* [Work to complete] Rewrite the knowledge graph text from the words "Fig. 4: A snapshot" through "the ontological expression.", putting "equipment status" in place of "hardware status".

* [Supplied text]
Figure 4 provides an illustrative representation of the chosen reaction in the knowledge graph as viewed through various roles within a laboratory, each with its unique perspective on the same chemical. Taking the starting material benzaldehyde as an example, it demonstrates how a knowledge graph can enhance the daily work of different roles. A chemist, more interested in conceptual description, might look at benzaldehyde as a reactant and search for relevant species information. A data scientist might examine its concentration to determine the appropriate usage of other chemicals when designing conditions for a particular reaction experiment. Meanwhile, the 3D digital twin built on top of the knowledge graph offers a lab manager a centralised hub for real-time monitoring of lab status53, ensuring the availability of an internal standard that can be mixed with the physical existence of benzaldehyde to enable characterisation during the actual execution of the experiment. In practice, the same individual might play several roles, and the emphasis here is on the cross-domain interoperability facilitated by the amalgamation of different aspects into a unified knowledge graph. This integration ensures the relevance of information to a diverse range of users while maintaining human oversight. Consequently, this approach may present opportunities for the enhancement of various digital applications, such as the utilisation of virtual reality for laboratory training54.

Fig. 4: A snapshot of reaction views from different perspectives.
figure 4

a A chemist view of a reaction is based on the chemical structures. b A data scientist view of a reaction is based on the experiment conditions and resulting performance indicators. c A lab manager view of a reaction is based on hardware status and chemical availability. d The knowledge graph representation puts chemical informatics into context, allowing for queries and answers across these varied layers of abstraction (views). The colour coding corresponds to the ontological expression.

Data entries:
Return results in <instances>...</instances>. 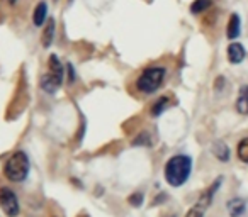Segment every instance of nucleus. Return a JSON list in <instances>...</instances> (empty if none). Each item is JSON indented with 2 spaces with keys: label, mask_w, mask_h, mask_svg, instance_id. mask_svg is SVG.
I'll use <instances>...</instances> for the list:
<instances>
[{
  "label": "nucleus",
  "mask_w": 248,
  "mask_h": 217,
  "mask_svg": "<svg viewBox=\"0 0 248 217\" xmlns=\"http://www.w3.org/2000/svg\"><path fill=\"white\" fill-rule=\"evenodd\" d=\"M221 182L223 180L221 178H217L216 182L213 183V185L209 187V188L206 190V192L202 193V195L199 197V200H197V203H196V207H199V209H202V210H206L207 207L211 205V202H213V197H214V193L217 192V188H219V185H221Z\"/></svg>",
  "instance_id": "obj_6"
},
{
  "label": "nucleus",
  "mask_w": 248,
  "mask_h": 217,
  "mask_svg": "<svg viewBox=\"0 0 248 217\" xmlns=\"http://www.w3.org/2000/svg\"><path fill=\"white\" fill-rule=\"evenodd\" d=\"M192 172V158L187 155H175L165 163L163 175L170 187H182Z\"/></svg>",
  "instance_id": "obj_1"
},
{
  "label": "nucleus",
  "mask_w": 248,
  "mask_h": 217,
  "mask_svg": "<svg viewBox=\"0 0 248 217\" xmlns=\"http://www.w3.org/2000/svg\"><path fill=\"white\" fill-rule=\"evenodd\" d=\"M128 202H129V205H133V207H141L143 202H145V195H143L141 192H135L128 197Z\"/></svg>",
  "instance_id": "obj_17"
},
{
  "label": "nucleus",
  "mask_w": 248,
  "mask_h": 217,
  "mask_svg": "<svg viewBox=\"0 0 248 217\" xmlns=\"http://www.w3.org/2000/svg\"><path fill=\"white\" fill-rule=\"evenodd\" d=\"M62 83H63V73H55L48 70V72L41 76L39 85H41V88L45 90L46 93H55L56 90L62 87Z\"/></svg>",
  "instance_id": "obj_5"
},
{
  "label": "nucleus",
  "mask_w": 248,
  "mask_h": 217,
  "mask_svg": "<svg viewBox=\"0 0 248 217\" xmlns=\"http://www.w3.org/2000/svg\"><path fill=\"white\" fill-rule=\"evenodd\" d=\"M7 4L9 5H16V4H17V0H7Z\"/></svg>",
  "instance_id": "obj_21"
},
{
  "label": "nucleus",
  "mask_w": 248,
  "mask_h": 217,
  "mask_svg": "<svg viewBox=\"0 0 248 217\" xmlns=\"http://www.w3.org/2000/svg\"><path fill=\"white\" fill-rule=\"evenodd\" d=\"M29 175V158L24 151H16L4 163V176L14 183H21Z\"/></svg>",
  "instance_id": "obj_3"
},
{
  "label": "nucleus",
  "mask_w": 248,
  "mask_h": 217,
  "mask_svg": "<svg viewBox=\"0 0 248 217\" xmlns=\"http://www.w3.org/2000/svg\"><path fill=\"white\" fill-rule=\"evenodd\" d=\"M66 73H68V83H75V70L70 63L66 65Z\"/></svg>",
  "instance_id": "obj_20"
},
{
  "label": "nucleus",
  "mask_w": 248,
  "mask_h": 217,
  "mask_svg": "<svg viewBox=\"0 0 248 217\" xmlns=\"http://www.w3.org/2000/svg\"><path fill=\"white\" fill-rule=\"evenodd\" d=\"M228 61L233 63V65H238V63H241L245 59V56H247V53H245V48L240 44V43H231L230 46H228Z\"/></svg>",
  "instance_id": "obj_8"
},
{
  "label": "nucleus",
  "mask_w": 248,
  "mask_h": 217,
  "mask_svg": "<svg viewBox=\"0 0 248 217\" xmlns=\"http://www.w3.org/2000/svg\"><path fill=\"white\" fill-rule=\"evenodd\" d=\"M55 32H56V22L53 21V19H48L45 29H43V38H41L45 48H49V46H51L53 39H55Z\"/></svg>",
  "instance_id": "obj_11"
},
{
  "label": "nucleus",
  "mask_w": 248,
  "mask_h": 217,
  "mask_svg": "<svg viewBox=\"0 0 248 217\" xmlns=\"http://www.w3.org/2000/svg\"><path fill=\"white\" fill-rule=\"evenodd\" d=\"M213 155L216 156L219 161L226 163L228 159H230V149H228V146L224 145L223 141H216L213 145Z\"/></svg>",
  "instance_id": "obj_14"
},
{
  "label": "nucleus",
  "mask_w": 248,
  "mask_h": 217,
  "mask_svg": "<svg viewBox=\"0 0 248 217\" xmlns=\"http://www.w3.org/2000/svg\"><path fill=\"white\" fill-rule=\"evenodd\" d=\"M170 103H172V100H170V97L169 95H163V97H160L158 100H156L155 103L152 105V116L153 117H158V116H162L163 112L167 111L170 107Z\"/></svg>",
  "instance_id": "obj_13"
},
{
  "label": "nucleus",
  "mask_w": 248,
  "mask_h": 217,
  "mask_svg": "<svg viewBox=\"0 0 248 217\" xmlns=\"http://www.w3.org/2000/svg\"><path fill=\"white\" fill-rule=\"evenodd\" d=\"M186 217H204V210L199 209V207L194 205L192 209L189 210V212L186 214Z\"/></svg>",
  "instance_id": "obj_19"
},
{
  "label": "nucleus",
  "mask_w": 248,
  "mask_h": 217,
  "mask_svg": "<svg viewBox=\"0 0 248 217\" xmlns=\"http://www.w3.org/2000/svg\"><path fill=\"white\" fill-rule=\"evenodd\" d=\"M48 22V4L46 2H39L34 7V12H32V24L36 28H41Z\"/></svg>",
  "instance_id": "obj_7"
},
{
  "label": "nucleus",
  "mask_w": 248,
  "mask_h": 217,
  "mask_svg": "<svg viewBox=\"0 0 248 217\" xmlns=\"http://www.w3.org/2000/svg\"><path fill=\"white\" fill-rule=\"evenodd\" d=\"M240 26H241L240 15H238V14H231L230 15V21H228V28H226L228 39H231V41H233V39H236L238 36H240V32H241Z\"/></svg>",
  "instance_id": "obj_10"
},
{
  "label": "nucleus",
  "mask_w": 248,
  "mask_h": 217,
  "mask_svg": "<svg viewBox=\"0 0 248 217\" xmlns=\"http://www.w3.org/2000/svg\"><path fill=\"white\" fill-rule=\"evenodd\" d=\"M211 5H213V0H194L192 4H190V12L194 15L204 14Z\"/></svg>",
  "instance_id": "obj_15"
},
{
  "label": "nucleus",
  "mask_w": 248,
  "mask_h": 217,
  "mask_svg": "<svg viewBox=\"0 0 248 217\" xmlns=\"http://www.w3.org/2000/svg\"><path fill=\"white\" fill-rule=\"evenodd\" d=\"M226 209L231 217H241V216H245V212H247V203H245L243 199L236 197V199L228 200Z\"/></svg>",
  "instance_id": "obj_9"
},
{
  "label": "nucleus",
  "mask_w": 248,
  "mask_h": 217,
  "mask_svg": "<svg viewBox=\"0 0 248 217\" xmlns=\"http://www.w3.org/2000/svg\"><path fill=\"white\" fill-rule=\"evenodd\" d=\"M236 111L243 116H248V85L241 87L240 93H238V99H236Z\"/></svg>",
  "instance_id": "obj_12"
},
{
  "label": "nucleus",
  "mask_w": 248,
  "mask_h": 217,
  "mask_svg": "<svg viewBox=\"0 0 248 217\" xmlns=\"http://www.w3.org/2000/svg\"><path fill=\"white\" fill-rule=\"evenodd\" d=\"M236 153H238V158H240L241 161L248 163V138H243L240 143H238Z\"/></svg>",
  "instance_id": "obj_16"
},
{
  "label": "nucleus",
  "mask_w": 248,
  "mask_h": 217,
  "mask_svg": "<svg viewBox=\"0 0 248 217\" xmlns=\"http://www.w3.org/2000/svg\"><path fill=\"white\" fill-rule=\"evenodd\" d=\"M133 145L135 146H140V145H145V146H148V145H152V139H150V134L148 132H141V134L138 136V138L133 141Z\"/></svg>",
  "instance_id": "obj_18"
},
{
  "label": "nucleus",
  "mask_w": 248,
  "mask_h": 217,
  "mask_svg": "<svg viewBox=\"0 0 248 217\" xmlns=\"http://www.w3.org/2000/svg\"><path fill=\"white\" fill-rule=\"evenodd\" d=\"M0 209L4 210L7 217H17L19 212H21L17 195L9 187H0Z\"/></svg>",
  "instance_id": "obj_4"
},
{
  "label": "nucleus",
  "mask_w": 248,
  "mask_h": 217,
  "mask_svg": "<svg viewBox=\"0 0 248 217\" xmlns=\"http://www.w3.org/2000/svg\"><path fill=\"white\" fill-rule=\"evenodd\" d=\"M165 75H167L165 66H148L136 78V90L140 93H145V95H152V93H155L162 87Z\"/></svg>",
  "instance_id": "obj_2"
},
{
  "label": "nucleus",
  "mask_w": 248,
  "mask_h": 217,
  "mask_svg": "<svg viewBox=\"0 0 248 217\" xmlns=\"http://www.w3.org/2000/svg\"><path fill=\"white\" fill-rule=\"evenodd\" d=\"M80 217H89V216H80Z\"/></svg>",
  "instance_id": "obj_22"
}]
</instances>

* [Completed task]
Fig. 4: A snapshot of reaction views from different perspectives.
figure 4

a A chemist view of a reaction is based on the chemical structures. b A data scientist view of a reaction is based on the experiment conditions and resulting performance indicators. c A lab manager view of a reaction is based on equipment status and chemical availability. d The knowledge graph representation puts chemical informatics into context, allowing for queries and answers across these varied layers of abstraction (views). The colour coding corresponds to the ontological expression.